Records provided »
⁂

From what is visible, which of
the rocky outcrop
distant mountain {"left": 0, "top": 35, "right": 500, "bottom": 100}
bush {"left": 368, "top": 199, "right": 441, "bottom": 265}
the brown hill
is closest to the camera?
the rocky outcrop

⁂

Exercise task »
Give the material above again, word for word.

Answer for the task »
From what is visible, which of
the rocky outcrop
distant mountain {"left": 0, "top": 35, "right": 500, "bottom": 100}
bush {"left": 368, "top": 199, "right": 441, "bottom": 265}
the brown hill
is closest to the camera?
the rocky outcrop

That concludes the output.